Res Caverna is a strategic, grid-based roguelike experience built around a “you-move-they-move” mechanic. Every player action, movement, spell casting, digging, or interaction, triggers a global tick that drives enemy behavior and environmental responses. The game blends procedural cave exploration, reactive AI systems, and dynamic NPC interactions, while death or recall returns the player to a central hub where progress, treasures, and relationships persist.
Genre: Strategy / Roguelike / Procedural Exploration
Engine: Unity
Core Technologies: Compute Shaders, A* Pathfinding, Observer Pattern, GPT Integration
Key Pillars: Tick-Based Gameplay, Runtime Procedural Generation, Reactive AI, Dynamic NPCs
At the core of Res Caverna lies a 3D grid-based movement system where each player action triggers a synchronized world “tick.” Enemies and entities respond to this tick by moving or executing behaviors, creating a strategic pacing model that encourages forward planning.
The Observer Pattern drives these interactions: player actions dispatch a “Dweller Tick,” observed by enemy entities. Both player and enemies rely on grid movement controllers, with enemies using a custom A* implementation (originally written in C++ and ported to Unity C#) exposed as a reusable Vector3 extension method. The algorithm computes paths using valid movement directions, a grid reference, and heuristic vector distance costs. This system ensures responsive enemy pursuit while keeping the logic modular and maintainable.
Caves are generated at runtime using Compute Shaders for high performance and seamless exploration. The CaveManager MonoBehaviour generates chunks incrementally through a queue-based system, distributing workload across multiple frames to preserve main loop performance.
The generation pipeline begins with GPU-side simplex noise evaluation, producing structured 4-tuples containing positional and fractal noise data. These values are normalized to a [0,1] range before passing into the final mesh generation stage, where triangles, UVs, and walkable grid nodes are computed. A changes buffer enables runtime modification of cave blocks, allowing placement or removal of individual elements. A value-based block indexing system (-1 remove, 0 unchanged, positive values set block type) ensures flexibility.

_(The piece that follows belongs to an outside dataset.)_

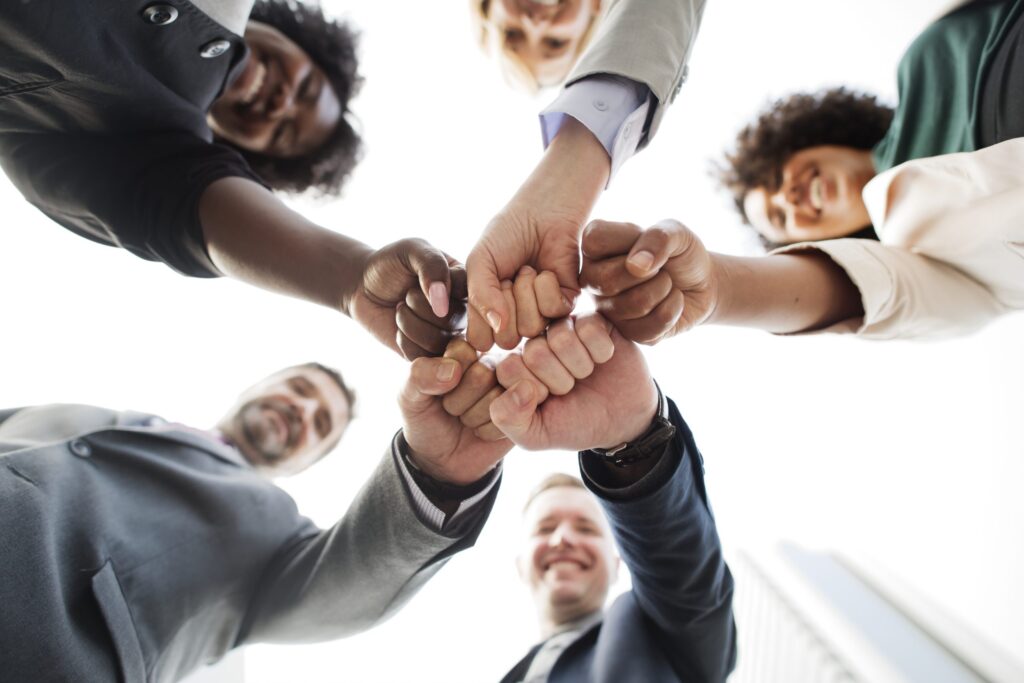 equipe de colaboradores motivados reunidos em um círculo e se cumprimentando com um soquinho de mão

Neighbour-based occlusion optimization prevents hidden faces from being generated, significantly reducing triangle count (e.g., from 15,886 to 6,106 in a test case). Environmental changes are dispatched dynamically to affected chunks, triggering efficient regeneration even while the player stands within them.
Res Caverna integrates GPT-4o-mini to power dynamic NPC personalities and gameplay content generation. NPC interactions are handled via structured web requests using the OpenAI-Unity library, integrated through a GPTActor MonoBehaviour. Responses are asynchronously retrieved and deserialized with Json.NET, ensuring structured data handling.
Each NPC maintains a persistent local history log stored in text files, sent alongside prompts to preserve conversational continuity across sessions. Timestamping allows characters to reflect the passage of time between interactions.
Beyond dialogue, GPT also generates gameplay content — including new spells — through a four-pass structured pipeline: Descriptive Data, Targets Matrix, Effects Set, and VFXProperties. Each pass incrementally feeds into the next, ensuring coherent GridAction object creation while managing token complexity. Prompt templates are loaded dynamically via Resources.Load during initialization, keeping the system modular and extendable.
Death or recall returns the player to a central hub, introducing a roguelike progression loop. Here, players reconcile with NPCs, store treasures, and prepare for the next expedition into procedurally generated caves. The hub serves as both narrative anchor and systemic reset point, reinforcing the cyclical structure of exploration, risk, adaptation, and long-term progression.